(Records of spatial reasoning questions)
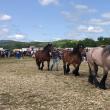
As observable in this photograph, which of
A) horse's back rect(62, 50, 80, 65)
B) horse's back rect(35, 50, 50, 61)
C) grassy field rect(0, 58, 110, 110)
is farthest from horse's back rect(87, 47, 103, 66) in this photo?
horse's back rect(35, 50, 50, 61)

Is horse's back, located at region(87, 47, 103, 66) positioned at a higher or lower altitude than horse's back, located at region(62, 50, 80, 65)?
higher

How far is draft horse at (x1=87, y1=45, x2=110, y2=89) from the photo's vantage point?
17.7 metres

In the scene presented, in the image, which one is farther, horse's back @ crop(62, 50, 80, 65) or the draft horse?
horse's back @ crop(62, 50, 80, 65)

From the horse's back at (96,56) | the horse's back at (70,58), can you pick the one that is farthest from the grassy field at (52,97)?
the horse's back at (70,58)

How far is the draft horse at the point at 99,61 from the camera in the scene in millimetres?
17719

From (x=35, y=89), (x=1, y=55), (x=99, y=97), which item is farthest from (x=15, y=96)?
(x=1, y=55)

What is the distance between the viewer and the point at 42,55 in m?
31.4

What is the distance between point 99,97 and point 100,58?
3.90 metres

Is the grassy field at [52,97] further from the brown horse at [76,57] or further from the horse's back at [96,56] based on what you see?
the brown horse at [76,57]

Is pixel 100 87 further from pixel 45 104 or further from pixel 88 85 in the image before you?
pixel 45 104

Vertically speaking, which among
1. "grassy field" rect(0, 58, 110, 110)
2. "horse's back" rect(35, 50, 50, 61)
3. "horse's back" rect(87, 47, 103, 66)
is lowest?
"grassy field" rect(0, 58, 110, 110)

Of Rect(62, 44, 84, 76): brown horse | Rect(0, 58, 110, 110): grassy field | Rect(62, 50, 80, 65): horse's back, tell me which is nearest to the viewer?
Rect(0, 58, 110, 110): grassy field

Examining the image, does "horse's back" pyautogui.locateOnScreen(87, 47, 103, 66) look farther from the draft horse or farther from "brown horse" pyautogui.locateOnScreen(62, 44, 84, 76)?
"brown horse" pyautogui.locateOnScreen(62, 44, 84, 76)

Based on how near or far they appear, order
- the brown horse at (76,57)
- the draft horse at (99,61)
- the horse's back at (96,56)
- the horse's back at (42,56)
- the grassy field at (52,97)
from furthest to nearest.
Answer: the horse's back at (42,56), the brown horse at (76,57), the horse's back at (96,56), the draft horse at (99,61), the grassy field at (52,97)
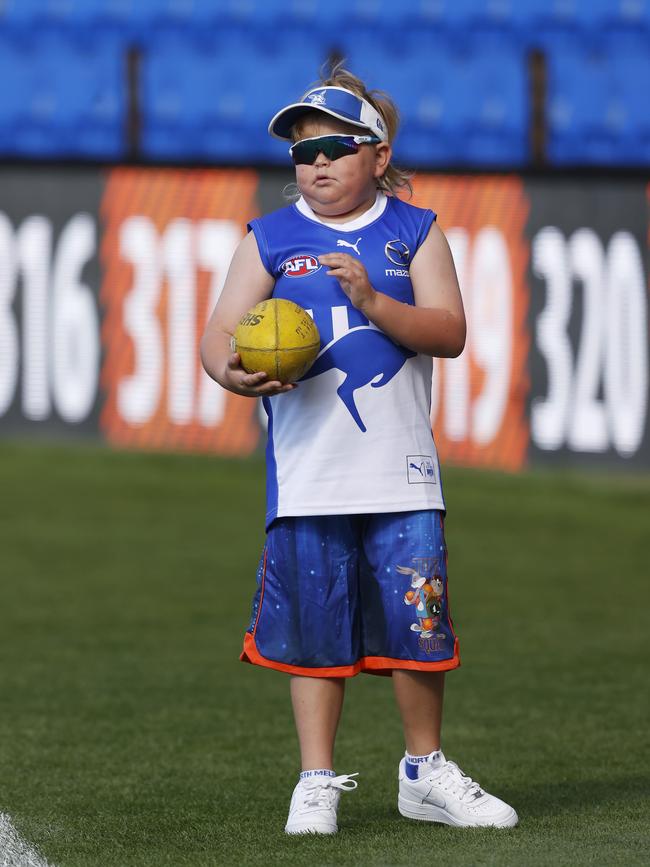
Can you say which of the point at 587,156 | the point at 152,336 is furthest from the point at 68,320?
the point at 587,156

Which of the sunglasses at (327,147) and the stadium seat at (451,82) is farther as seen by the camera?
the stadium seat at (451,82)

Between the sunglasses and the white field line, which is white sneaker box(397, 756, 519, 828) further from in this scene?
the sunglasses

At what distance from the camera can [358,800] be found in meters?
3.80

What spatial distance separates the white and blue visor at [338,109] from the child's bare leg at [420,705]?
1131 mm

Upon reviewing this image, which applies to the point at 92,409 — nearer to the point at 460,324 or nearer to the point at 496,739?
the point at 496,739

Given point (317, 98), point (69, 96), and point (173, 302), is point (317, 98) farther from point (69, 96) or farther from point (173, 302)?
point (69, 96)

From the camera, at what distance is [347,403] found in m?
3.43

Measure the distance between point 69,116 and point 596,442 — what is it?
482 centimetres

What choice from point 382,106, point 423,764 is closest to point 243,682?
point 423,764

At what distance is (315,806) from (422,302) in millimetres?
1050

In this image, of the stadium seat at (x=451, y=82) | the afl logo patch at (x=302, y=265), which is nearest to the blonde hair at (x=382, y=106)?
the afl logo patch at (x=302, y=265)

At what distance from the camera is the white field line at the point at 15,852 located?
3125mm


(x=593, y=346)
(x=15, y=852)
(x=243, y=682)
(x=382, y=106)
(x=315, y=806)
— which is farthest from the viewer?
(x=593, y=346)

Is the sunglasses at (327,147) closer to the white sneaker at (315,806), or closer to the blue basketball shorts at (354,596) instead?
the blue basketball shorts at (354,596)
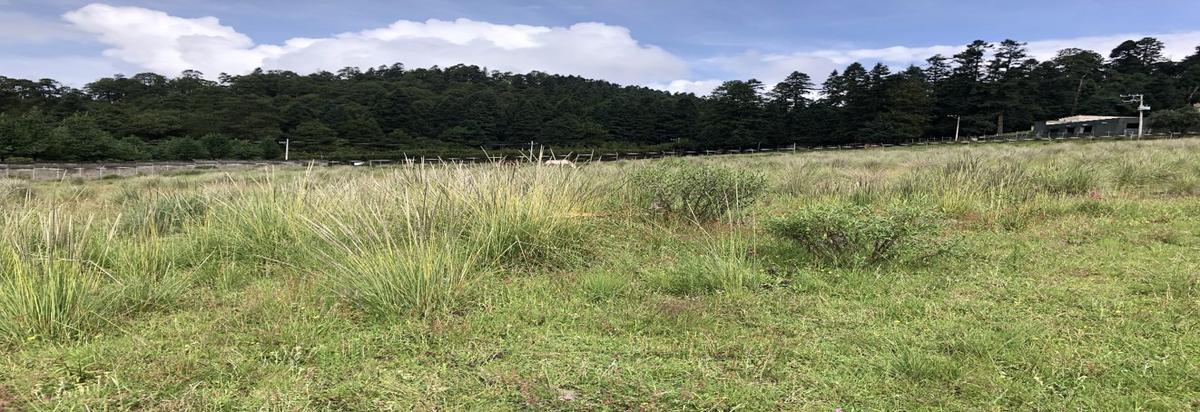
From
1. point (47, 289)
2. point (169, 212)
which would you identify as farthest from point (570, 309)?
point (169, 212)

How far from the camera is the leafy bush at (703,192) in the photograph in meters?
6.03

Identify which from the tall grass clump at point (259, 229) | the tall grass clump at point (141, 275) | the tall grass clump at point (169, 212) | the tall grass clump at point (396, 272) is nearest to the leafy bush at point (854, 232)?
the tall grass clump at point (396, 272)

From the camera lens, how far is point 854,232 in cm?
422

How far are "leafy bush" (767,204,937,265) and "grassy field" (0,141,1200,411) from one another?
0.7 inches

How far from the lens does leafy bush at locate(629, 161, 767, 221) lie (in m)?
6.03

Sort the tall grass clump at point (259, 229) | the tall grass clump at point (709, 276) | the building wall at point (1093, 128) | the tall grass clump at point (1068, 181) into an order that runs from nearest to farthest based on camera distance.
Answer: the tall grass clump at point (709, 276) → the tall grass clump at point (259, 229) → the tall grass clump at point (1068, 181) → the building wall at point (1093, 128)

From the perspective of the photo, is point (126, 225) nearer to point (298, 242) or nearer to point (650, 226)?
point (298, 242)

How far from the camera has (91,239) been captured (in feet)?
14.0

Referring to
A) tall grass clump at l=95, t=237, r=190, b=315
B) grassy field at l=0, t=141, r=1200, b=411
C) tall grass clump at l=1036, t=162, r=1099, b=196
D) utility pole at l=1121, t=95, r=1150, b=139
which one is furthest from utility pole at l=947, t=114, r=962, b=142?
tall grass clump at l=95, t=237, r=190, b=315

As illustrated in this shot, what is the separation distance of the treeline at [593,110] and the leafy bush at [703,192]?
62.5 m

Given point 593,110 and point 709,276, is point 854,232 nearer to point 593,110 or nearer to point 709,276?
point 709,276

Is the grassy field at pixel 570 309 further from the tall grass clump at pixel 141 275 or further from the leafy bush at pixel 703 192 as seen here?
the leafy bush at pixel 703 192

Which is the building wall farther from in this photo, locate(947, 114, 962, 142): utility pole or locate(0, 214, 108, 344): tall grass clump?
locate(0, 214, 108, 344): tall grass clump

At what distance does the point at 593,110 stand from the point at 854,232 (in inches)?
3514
---
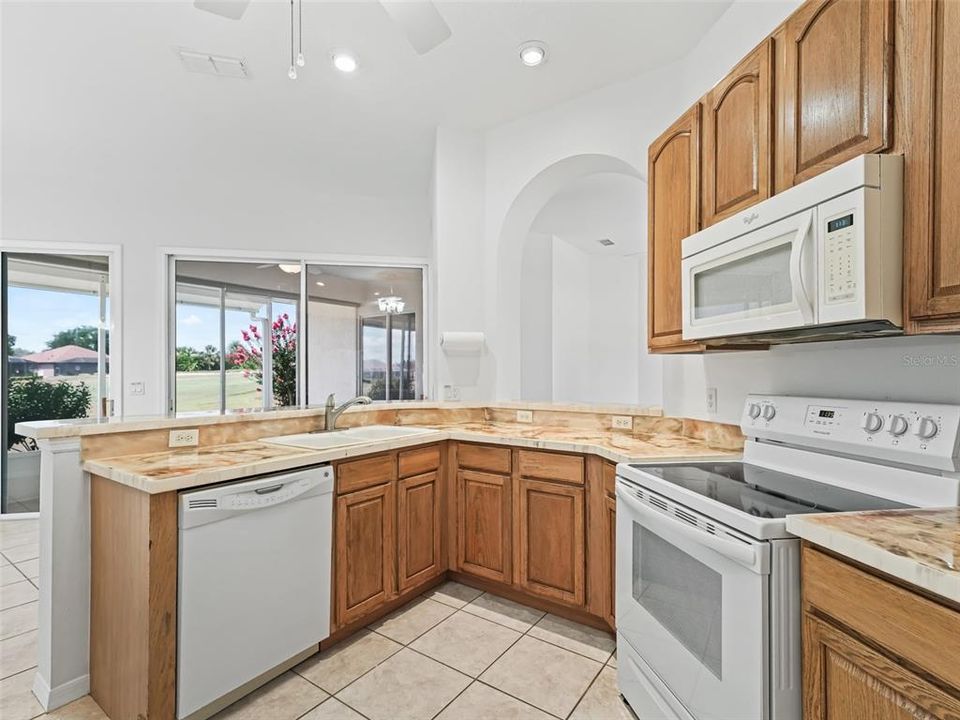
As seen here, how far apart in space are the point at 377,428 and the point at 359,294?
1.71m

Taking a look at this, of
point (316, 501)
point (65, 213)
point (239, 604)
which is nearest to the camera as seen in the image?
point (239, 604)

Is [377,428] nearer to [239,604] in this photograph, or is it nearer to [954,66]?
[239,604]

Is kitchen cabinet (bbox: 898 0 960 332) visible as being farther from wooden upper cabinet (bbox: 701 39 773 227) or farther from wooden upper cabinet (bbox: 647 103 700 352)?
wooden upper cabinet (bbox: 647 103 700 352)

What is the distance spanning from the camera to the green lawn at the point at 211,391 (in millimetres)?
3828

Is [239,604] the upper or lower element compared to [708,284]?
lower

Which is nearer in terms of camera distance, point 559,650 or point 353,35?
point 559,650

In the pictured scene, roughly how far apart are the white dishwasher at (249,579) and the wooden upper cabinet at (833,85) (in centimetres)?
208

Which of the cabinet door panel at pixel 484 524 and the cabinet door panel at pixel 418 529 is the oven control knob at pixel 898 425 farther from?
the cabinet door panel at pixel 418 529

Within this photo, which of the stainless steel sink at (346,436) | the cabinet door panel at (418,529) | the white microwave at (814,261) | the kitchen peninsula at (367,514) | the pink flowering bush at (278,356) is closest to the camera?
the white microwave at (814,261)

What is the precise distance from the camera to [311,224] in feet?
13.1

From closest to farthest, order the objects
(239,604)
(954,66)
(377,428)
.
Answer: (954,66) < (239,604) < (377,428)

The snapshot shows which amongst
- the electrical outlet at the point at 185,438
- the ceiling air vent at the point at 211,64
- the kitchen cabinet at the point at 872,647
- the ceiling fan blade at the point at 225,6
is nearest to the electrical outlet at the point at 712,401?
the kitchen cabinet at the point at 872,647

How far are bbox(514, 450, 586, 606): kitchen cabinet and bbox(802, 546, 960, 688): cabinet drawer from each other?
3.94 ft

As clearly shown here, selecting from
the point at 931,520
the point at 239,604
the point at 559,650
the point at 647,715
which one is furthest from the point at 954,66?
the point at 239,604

== Aim ==
Format the lines of the records above, starting at the line that contains "Which is nearer" and ending at the line that contains "Answer: (954,66) < (239,604) < (377,428)", as a JSON list of strings with one string per line and blank lines omitted.

== Correct output ==
[
  "Which is nearer in terms of camera distance, point 559,650 or point 353,35?",
  "point 559,650",
  "In the pictured scene, roughly how far apart are the white dishwasher at (249,579) and the wooden upper cabinet at (833,85) (in centimetres)?",
  "208",
  "Which of the cabinet door panel at pixel 484 524 and the cabinet door panel at pixel 418 529 is the oven control knob at pixel 898 425 farther from?",
  "the cabinet door panel at pixel 418 529",
  "Within this photo, which of the stainless steel sink at (346,436) | the cabinet door panel at (418,529) | the white microwave at (814,261) | the kitchen peninsula at (367,514) | the pink flowering bush at (278,356) is closest to the camera?",
  "the white microwave at (814,261)",
  "What is the precise distance from the camera to [311,224] in feet?",
  "13.1",
  "From closest to farthest, order the objects",
  "(239,604)",
  "(954,66)",
  "(377,428)",
  ".",
  "Answer: (954,66) < (239,604) < (377,428)"
]